One of the masons, the older, bowed. “Your grace,” he said. Then he nudged his young apprentice, a boy of thirteen whose face bore the start of his first facial hair.
“Grace,” repeated the boy.
“Grace what they call kings,” said Veik. “Just Lord will do.” Then, he thought about it even more. He thought about how sick he was of being called lord. He thought about how he’d been roleplaying in this damn game so long that he was beginning to forget who he really was. “Actually, you can call me Henry, from now on,” he said.
The raider stood at the bottom of Henry’s throne steps with straight shoulders and his arms crossed, though there was a somewhat absent look on his face. The masons filed passed Bruce, giving as much space between them and him as possible. It always made Veik laugh at how much people feared Bruce. He was a buttercup, really.
“I didn’t expect visitors today, Bruce,” said Veik.
“We found him wandering the outskirts of Holuum, just past the crossing. Couldn’t get a word out of him until I slapped him a bit.”
Now that Veik looked carefully, he could see the red marks on the raider’s face. “There are easier ways to make people talk, you know. Anyway, carry on.”
“He’s one of the fellas in the camp near Halberd’s flek fields. Apparently, Lord Halberd abducted him and imprisoned him in his castle dungeon.”
“This is all well and good, but what is he doing here? Pack him off back to his shitty camp.”
Bruce approached the steps to Veik’s throne, careful not to place a single foot on the marble. It was as though the fancy steps were hallowed ground. Veik supposed that in Bruce’s eyes, everything in the throne room was hallowed, such was his respect.
“Thought you’d want to see this,” said Bruce. He held a crystal in his hand.
Veik beckoned him closer with his hand. It was a silly game of respect that they played; they both knew that Veik didn’t need permission for his friend to approach him.
“It’s a memory crystal,” said Bruce.
“Yeah, I guessed that. What does this have to do with me?”
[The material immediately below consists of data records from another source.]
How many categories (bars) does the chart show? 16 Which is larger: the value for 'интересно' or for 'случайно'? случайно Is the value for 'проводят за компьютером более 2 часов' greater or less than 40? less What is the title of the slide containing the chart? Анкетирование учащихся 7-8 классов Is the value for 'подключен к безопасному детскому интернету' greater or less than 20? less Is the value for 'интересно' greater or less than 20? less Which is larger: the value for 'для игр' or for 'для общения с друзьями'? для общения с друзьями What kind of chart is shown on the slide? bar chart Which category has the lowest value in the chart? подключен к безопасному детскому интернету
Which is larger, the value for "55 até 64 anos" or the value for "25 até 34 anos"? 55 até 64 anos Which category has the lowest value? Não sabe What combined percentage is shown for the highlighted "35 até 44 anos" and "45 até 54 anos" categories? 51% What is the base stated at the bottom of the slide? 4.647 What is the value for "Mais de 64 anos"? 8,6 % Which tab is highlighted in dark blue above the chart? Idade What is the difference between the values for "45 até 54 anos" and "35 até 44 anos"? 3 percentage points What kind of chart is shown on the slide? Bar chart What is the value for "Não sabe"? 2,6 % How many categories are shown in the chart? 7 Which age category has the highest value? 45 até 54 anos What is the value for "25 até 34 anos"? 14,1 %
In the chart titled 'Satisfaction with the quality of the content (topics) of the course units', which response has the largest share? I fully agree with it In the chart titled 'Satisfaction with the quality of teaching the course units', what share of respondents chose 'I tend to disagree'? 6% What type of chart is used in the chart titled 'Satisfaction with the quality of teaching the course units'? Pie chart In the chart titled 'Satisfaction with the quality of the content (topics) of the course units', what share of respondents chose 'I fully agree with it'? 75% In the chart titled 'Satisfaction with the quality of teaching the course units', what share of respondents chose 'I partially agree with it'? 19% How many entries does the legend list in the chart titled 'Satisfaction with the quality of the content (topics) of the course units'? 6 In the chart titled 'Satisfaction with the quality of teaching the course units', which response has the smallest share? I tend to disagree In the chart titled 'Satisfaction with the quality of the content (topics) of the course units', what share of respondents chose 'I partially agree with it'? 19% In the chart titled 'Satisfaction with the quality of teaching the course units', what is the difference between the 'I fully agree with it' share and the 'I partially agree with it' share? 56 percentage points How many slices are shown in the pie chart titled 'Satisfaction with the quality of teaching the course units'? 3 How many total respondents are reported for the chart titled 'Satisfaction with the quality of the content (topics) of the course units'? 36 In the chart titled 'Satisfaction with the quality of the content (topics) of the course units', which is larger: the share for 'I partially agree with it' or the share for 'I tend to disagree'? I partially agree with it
Bruce gave him a grim look. “Watch it,” he said.
Veik grasped the crystal. As he knew it would, the scene around him changed until he was no longer in his throne room. Instead, he was in Castle Halberd, and this part was entirely a surprise. He stood in a dark dungeon with grey stone walls covered in moss glinting under the flames of mana torches. In one cell, he saw the tall eastern raider.
The first part of the crystal memory showed the raider’s escape from Castle Halberd.
He somehow managed to break a lock on his cell door and was free to find the dungeon exit. The raider took his time walking up the stairs and into the ground floor of Castle Halberd, before passing through the cramped hallways of the ancient building.
Guards with glinting metal armor and well-sharpened swords patrolled the hallways, showing that Halberd had a lot more soldiers than Veik had realized. When the raider snuck outside and onto the drawbridge, Veik saw that archers were posted on the castle turrets. The moat was filled with murky water, and sharp-finned creatures swam in it. Somewhere in the distance, dogs barked and yapped. The noises were coming from the castle kennels, which meant that Halberd had begun breeding beasts to add to his defenses.